What is asked: Return the following data line for line, with no changes.

[Rows taken from a spatial reasoning dataset]
┏━━

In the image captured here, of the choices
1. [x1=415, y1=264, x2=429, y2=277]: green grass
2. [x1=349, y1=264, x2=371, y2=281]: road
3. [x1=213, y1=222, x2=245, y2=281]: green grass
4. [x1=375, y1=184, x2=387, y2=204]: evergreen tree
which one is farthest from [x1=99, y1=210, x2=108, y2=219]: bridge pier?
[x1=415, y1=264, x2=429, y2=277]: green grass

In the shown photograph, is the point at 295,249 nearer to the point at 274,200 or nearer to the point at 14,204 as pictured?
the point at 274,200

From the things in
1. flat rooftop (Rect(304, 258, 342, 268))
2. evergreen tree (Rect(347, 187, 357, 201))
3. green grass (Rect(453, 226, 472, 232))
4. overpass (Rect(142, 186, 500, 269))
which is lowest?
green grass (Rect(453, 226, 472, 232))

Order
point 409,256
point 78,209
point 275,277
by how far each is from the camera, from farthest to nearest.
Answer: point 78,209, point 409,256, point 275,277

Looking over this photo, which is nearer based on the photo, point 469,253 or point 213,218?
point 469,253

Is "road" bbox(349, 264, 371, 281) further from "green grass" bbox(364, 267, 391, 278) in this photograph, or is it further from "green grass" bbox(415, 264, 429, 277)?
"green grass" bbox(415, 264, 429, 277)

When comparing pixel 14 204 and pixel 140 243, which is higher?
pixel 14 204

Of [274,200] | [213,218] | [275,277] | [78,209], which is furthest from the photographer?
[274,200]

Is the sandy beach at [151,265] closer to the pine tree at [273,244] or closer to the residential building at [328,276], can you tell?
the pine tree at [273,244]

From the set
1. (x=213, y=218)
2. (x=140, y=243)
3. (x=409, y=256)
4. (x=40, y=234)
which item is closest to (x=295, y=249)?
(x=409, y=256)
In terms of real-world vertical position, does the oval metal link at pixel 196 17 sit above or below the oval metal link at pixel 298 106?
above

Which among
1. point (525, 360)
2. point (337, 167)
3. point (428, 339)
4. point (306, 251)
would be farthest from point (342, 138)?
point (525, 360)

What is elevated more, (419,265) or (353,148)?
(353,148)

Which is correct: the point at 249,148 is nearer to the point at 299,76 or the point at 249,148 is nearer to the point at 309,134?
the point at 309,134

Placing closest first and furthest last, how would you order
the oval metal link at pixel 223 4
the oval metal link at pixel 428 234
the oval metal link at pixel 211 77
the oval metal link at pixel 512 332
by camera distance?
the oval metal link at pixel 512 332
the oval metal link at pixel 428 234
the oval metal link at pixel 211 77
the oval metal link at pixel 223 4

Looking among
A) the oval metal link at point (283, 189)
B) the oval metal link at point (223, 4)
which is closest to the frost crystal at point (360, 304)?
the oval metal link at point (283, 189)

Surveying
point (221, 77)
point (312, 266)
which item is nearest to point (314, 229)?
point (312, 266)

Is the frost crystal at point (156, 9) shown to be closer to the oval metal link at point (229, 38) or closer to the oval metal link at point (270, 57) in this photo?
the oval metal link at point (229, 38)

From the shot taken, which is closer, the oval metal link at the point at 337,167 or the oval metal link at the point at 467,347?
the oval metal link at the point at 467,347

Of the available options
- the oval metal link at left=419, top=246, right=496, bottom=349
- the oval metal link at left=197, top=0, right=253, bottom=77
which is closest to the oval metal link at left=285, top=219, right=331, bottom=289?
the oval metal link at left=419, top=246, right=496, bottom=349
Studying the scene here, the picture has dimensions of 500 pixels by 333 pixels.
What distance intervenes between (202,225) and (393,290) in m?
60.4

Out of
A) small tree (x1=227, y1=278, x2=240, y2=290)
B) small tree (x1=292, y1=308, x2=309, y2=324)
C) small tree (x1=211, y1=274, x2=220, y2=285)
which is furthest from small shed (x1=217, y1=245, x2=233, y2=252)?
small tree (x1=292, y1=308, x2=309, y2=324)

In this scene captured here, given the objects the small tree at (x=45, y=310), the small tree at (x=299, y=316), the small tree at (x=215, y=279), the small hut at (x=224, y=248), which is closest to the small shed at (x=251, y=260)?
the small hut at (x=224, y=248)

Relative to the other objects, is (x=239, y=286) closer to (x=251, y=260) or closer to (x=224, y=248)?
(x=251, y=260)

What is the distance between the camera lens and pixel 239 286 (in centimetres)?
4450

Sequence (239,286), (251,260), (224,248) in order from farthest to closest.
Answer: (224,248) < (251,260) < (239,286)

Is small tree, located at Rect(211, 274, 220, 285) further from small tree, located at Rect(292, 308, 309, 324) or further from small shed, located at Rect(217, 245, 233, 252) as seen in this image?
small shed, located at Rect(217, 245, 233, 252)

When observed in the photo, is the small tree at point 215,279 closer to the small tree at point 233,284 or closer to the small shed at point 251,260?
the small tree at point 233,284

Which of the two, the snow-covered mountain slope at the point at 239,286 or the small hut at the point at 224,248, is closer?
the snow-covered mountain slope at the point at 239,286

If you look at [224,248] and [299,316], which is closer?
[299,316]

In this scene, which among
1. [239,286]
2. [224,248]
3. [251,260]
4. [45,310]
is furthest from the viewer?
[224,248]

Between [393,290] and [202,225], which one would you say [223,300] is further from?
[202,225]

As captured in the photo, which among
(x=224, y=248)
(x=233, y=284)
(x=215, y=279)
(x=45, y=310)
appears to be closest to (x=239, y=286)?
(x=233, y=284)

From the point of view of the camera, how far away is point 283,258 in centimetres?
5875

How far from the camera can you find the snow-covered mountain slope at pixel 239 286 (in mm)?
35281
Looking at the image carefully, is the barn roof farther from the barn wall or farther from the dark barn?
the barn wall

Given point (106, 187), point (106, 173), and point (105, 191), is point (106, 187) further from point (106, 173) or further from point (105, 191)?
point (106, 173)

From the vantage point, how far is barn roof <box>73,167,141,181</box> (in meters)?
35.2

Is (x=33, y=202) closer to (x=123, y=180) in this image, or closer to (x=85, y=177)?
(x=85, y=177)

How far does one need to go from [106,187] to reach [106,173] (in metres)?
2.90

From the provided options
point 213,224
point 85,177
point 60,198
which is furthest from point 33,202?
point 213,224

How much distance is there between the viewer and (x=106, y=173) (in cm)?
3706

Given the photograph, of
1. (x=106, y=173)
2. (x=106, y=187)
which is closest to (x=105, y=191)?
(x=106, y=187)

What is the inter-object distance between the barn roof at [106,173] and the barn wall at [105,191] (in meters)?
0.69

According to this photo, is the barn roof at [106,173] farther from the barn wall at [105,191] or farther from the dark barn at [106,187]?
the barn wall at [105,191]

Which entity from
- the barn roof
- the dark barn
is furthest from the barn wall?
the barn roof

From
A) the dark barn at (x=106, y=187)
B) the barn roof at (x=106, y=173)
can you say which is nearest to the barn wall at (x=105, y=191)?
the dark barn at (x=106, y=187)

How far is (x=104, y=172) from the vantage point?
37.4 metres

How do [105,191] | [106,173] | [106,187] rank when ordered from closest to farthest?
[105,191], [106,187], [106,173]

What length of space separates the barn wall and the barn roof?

┗━━

Answer:
In the image captured here, of the choices
1. [x1=415, y1=264, x2=429, y2=277]: green grass
2. [x1=349, y1=264, x2=371, y2=281]: road
3. [x1=213, y1=222, x2=245, y2=281]: green grass
4. [x1=375, y1=184, x2=387, y2=204]: evergreen tree
which one is farthest from [x1=99, y1=210, x2=108, y2=219]: bridge pier?
[x1=415, y1=264, x2=429, y2=277]: green grass

In the shown photograph, is the point at 295,249 nearer to the point at 274,200 or nearer to the point at 14,204 as pictured?
the point at 274,200

From the things in
1. flat rooftop (Rect(304, 258, 342, 268))
2. evergreen tree (Rect(347, 187, 357, 201))
3. green grass (Rect(453, 226, 472, 232))
4. overpass (Rect(142, 186, 500, 269))
which is lowest?
green grass (Rect(453, 226, 472, 232))

Order
point 409,256
point 78,209
point 275,277
by how far each is from the camera, from farthest to nearest.
Answer: point 78,209, point 409,256, point 275,277

Looking over this photo, which is nearer based on the photo, point 469,253 or point 213,218?
point 469,253

Is "road" bbox(349, 264, 371, 281) further from "green grass" bbox(364, 267, 391, 278) in this photograph, or is it further from "green grass" bbox(415, 264, 429, 277)?
"green grass" bbox(415, 264, 429, 277)

When comparing pixel 14 204 and pixel 140 243, which is higher?
pixel 14 204

Of [274,200] | [213,218] | [275,277] | [78,209], which is furthest from the photographer?
[274,200]

Is the sandy beach at [151,265] closer to the pine tree at [273,244] or closer to the residential building at [328,276], can you tell?
the pine tree at [273,244]

From the set
1. (x=213, y=218)
2. (x=140, y=243)
3. (x=409, y=256)
4. (x=40, y=234)
which item is closest to (x=295, y=249)?
(x=409, y=256)
In terms of real-world vertical position, does the oval metal link at pixel 196 17 sit above or below the oval metal link at pixel 298 106?
above

Which among
1. point (525, 360)
2. point (337, 167)
3. point (428, 339)
4. point (306, 251)
would be farthest from point (342, 138)?
point (525, 360)

What is elevated more, (419,265) or (353,148)?
(353,148)

Which is correct: the point at 249,148 is nearer to the point at 299,76 or the point at 249,148 is nearer to the point at 309,134?
the point at 309,134

Placing closest first and furthest last, how would you order
the oval metal link at pixel 223 4
the oval metal link at pixel 428 234
the oval metal link at pixel 211 77
the oval metal link at pixel 512 332
by camera distance?
the oval metal link at pixel 512 332
the oval metal link at pixel 428 234
the oval metal link at pixel 211 77
the oval metal link at pixel 223 4

Looking among
A) the oval metal link at point (283, 189)
B) the oval metal link at point (223, 4)
which is closest to the frost crystal at point (360, 304)?
the oval metal link at point (283, 189)

Surveying
point (221, 77)
point (312, 266)
which item is nearest to point (314, 229)?
point (312, 266)

Is the frost crystal at point (156, 9) shown to be closer to the oval metal link at point (229, 38) or closer to the oval metal link at point (270, 57) in this photo?
the oval metal link at point (229, 38)

From the shot taken, which is closer, the oval metal link at the point at 337,167 or the oval metal link at the point at 467,347?
the oval metal link at the point at 467,347

Of the available options
- the oval metal link at left=419, top=246, right=496, bottom=349
- the oval metal link at left=197, top=0, right=253, bottom=77
which is closest to the oval metal link at left=285, top=219, right=331, bottom=289?
the oval metal link at left=419, top=246, right=496, bottom=349
Studying the scene here, the picture has dimensions of 500 pixels by 333 pixels.
What distance intervenes between (202,225) and (393,290) in m?
60.4

Out of
A) small tree (x1=227, y1=278, x2=240, y2=290)
B) small tree (x1=292, y1=308, x2=309, y2=324)
C) small tree (x1=211, y1=274, x2=220, y2=285)
which is furthest from small shed (x1=217, y1=245, x2=233, y2=252)?
small tree (x1=292, y1=308, x2=309, y2=324)

In this scene captured here, given the objects the small tree at (x=45, y=310), the small tree at (x=299, y=316), the small tree at (x=215, y=279), the small hut at (x=224, y=248), which is closest to the small shed at (x=251, y=260)?
the small hut at (x=224, y=248)

Relative to the other objects, is (x=239, y=286) closer to (x=251, y=260) or closer to (x=224, y=248)?
(x=251, y=260)

What is the distance between the camera lens and pixel 239 286 (in centimetres)?
4450

Sequence (239,286), (251,260), (224,248) in order from farthest to closest.
Answer: (224,248) < (251,260) < (239,286)

Is small tree, located at Rect(211, 274, 220, 285) further from small tree, located at Rect(292, 308, 309, 324) or further from small shed, located at Rect(217, 245, 233, 252) as seen in this image?
small shed, located at Rect(217, 245, 233, 252)

When observed in the photo, is the small tree at point 215,279 closer to the small tree at point 233,284 or closer to the small shed at point 251,260?
the small tree at point 233,284

Which of the two, the snow-covered mountain slope at the point at 239,286 or the small hut at the point at 224,248, is closer?
the snow-covered mountain slope at the point at 239,286

If you look at [224,248] and [299,316], which is closer?
[299,316]

In this scene, which among
1. [239,286]
2. [224,248]
3. [251,260]
4. [45,310]
is furthest from the viewer?
[224,248]

Between [393,290] and [202,225], which one would you say [223,300] is further from?
[202,225]

As captured in the photo, which among
(x=224, y=248)
(x=233, y=284)
(x=215, y=279)
(x=45, y=310)
appears to be closest to (x=239, y=286)?
(x=233, y=284)

From the point of view of the camera, how far away is point 283,258 in centimetres?
5875

How far from the camera can you find the snow-covered mountain slope at pixel 239 286 (in mm)?
35281
Looking at the image carefully, is the barn roof farther from the barn wall or farther from the dark barn?
the barn wall

Given point (106, 187), point (106, 173), and point (105, 191), is point (106, 187) further from point (106, 173) or further from point (105, 191)?
point (106, 173)

From the vantage point, how far is barn roof <box>73,167,141,181</box> (in meters)?
35.2

Is (x=33, y=202) closer to (x=123, y=180) in this image, or closer to (x=85, y=177)?
(x=85, y=177)

How far does one need to go from [106,187] to reach [106,173] (in metres)?
2.90

From the provided options
point 213,224
point 85,177
point 60,198
which is furthest from point 33,202?
point 213,224

How much distance is there between the viewer and (x=106, y=173) (in cm)?
3706

Given the photograph, of
1. (x=106, y=173)
2. (x=106, y=187)
which is closest to (x=105, y=191)?
(x=106, y=187)

What is the inter-object distance between the barn roof at [106,173] and the barn wall at [105,191] (in meters)?
0.69

According to this photo, is the barn roof at [106,173] farther from the barn wall at [105,191] or farther from the dark barn at [106,187]?
the barn wall at [105,191]

Which entity from
- the barn roof
- the dark barn
is furthest from the barn wall?
the barn roof

From
A) the dark barn at (x=106, y=187)
B) the barn roof at (x=106, y=173)
can you say which is nearest to the barn wall at (x=105, y=191)?
the dark barn at (x=106, y=187)

How far is (x=104, y=172) from the vantage point?
37.4 metres

How do [105,191] | [106,173] | [106,187] rank when ordered from closest to farthest?
[105,191], [106,187], [106,173]

What length of space separates the barn wall and the barn roof?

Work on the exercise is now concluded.